**** RECORDS SUPPLIED

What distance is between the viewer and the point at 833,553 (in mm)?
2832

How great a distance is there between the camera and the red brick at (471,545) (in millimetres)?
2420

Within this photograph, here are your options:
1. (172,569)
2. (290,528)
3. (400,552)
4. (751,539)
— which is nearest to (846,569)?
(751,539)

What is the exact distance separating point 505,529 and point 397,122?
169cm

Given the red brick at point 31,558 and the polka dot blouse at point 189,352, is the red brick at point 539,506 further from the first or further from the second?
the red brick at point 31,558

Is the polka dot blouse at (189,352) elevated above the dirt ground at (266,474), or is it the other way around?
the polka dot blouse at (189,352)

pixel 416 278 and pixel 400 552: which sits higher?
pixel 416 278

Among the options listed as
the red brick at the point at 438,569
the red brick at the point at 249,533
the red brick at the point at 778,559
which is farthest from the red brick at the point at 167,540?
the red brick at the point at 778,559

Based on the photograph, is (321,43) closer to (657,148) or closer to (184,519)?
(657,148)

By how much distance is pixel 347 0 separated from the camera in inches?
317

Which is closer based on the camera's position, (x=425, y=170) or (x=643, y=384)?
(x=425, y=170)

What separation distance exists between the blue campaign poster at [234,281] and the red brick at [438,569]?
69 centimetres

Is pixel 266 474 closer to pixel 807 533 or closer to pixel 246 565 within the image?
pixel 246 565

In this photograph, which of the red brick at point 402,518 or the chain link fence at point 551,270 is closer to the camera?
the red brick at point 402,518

********
**** RECORDS SUPPLIED

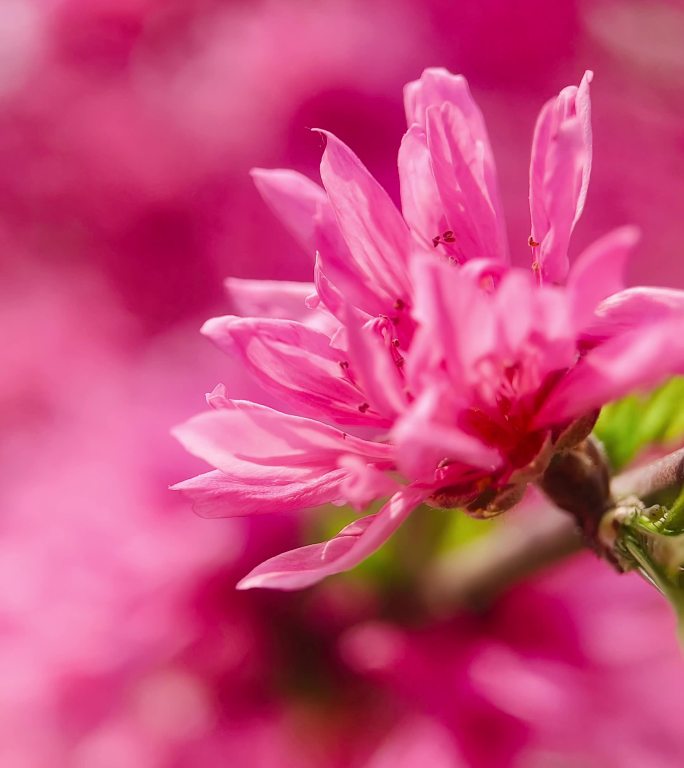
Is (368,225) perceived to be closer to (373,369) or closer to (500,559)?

********
**** RECORDS SUPPLIED

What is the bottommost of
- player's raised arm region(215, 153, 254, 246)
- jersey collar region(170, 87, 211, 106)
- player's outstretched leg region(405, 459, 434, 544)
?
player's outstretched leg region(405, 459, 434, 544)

********

**WRITTEN INSTRUCTION:** How many lines of the data above contain the word "What"? Count them and reply with the number alone.

**FINISHED ANSWER:** 4